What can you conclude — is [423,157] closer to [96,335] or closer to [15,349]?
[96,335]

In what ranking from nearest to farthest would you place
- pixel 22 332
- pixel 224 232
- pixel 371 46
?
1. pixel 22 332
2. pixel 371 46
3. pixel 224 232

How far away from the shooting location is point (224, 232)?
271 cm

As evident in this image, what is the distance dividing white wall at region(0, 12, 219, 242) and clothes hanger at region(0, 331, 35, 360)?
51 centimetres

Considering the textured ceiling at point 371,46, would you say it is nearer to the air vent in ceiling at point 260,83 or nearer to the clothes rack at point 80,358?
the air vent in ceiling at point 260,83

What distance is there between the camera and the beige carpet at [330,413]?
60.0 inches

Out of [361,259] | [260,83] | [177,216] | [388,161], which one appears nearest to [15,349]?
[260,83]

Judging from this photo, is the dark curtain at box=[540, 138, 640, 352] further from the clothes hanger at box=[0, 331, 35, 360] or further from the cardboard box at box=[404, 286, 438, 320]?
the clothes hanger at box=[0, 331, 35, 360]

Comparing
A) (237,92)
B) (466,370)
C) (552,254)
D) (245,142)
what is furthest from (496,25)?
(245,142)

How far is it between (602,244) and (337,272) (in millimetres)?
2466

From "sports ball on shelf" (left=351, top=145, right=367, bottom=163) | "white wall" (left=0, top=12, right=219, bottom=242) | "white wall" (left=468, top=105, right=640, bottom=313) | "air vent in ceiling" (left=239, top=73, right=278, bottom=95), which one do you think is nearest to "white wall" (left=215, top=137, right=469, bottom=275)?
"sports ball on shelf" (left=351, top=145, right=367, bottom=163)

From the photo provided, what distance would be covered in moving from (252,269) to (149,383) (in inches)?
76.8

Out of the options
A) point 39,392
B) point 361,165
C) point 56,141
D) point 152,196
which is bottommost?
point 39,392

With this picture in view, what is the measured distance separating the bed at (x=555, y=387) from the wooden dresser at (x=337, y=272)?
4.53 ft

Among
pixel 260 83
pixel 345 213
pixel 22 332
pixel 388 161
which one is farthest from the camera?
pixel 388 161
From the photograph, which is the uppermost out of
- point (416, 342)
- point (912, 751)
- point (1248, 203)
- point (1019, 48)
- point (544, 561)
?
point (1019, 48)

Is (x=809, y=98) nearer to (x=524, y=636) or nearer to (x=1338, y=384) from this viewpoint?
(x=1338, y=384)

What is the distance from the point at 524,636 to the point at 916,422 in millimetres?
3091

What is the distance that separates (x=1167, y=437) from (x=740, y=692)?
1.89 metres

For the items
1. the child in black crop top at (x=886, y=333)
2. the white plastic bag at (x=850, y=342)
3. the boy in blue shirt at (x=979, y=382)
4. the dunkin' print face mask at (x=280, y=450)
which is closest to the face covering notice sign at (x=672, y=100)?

Instruction ▸ Give the part of the data that opens with the line containing "For the items" and runs through the end of the data as a Markdown table with the columns "Row" and "Text", one line per row and blank lines left out.

Result of this task ▸
| Row | Text |
|---|---|
| 1 | For the items |
| 2 | 1. the child in black crop top at (x=886, y=333) |
| 3 | 2. the white plastic bag at (x=850, y=342) |
| 4 | 3. the boy in blue shirt at (x=979, y=382) |
| 5 | 4. the dunkin' print face mask at (x=280, y=450) |
| 6 | which is closest to the face covering notice sign at (x=672, y=100)? |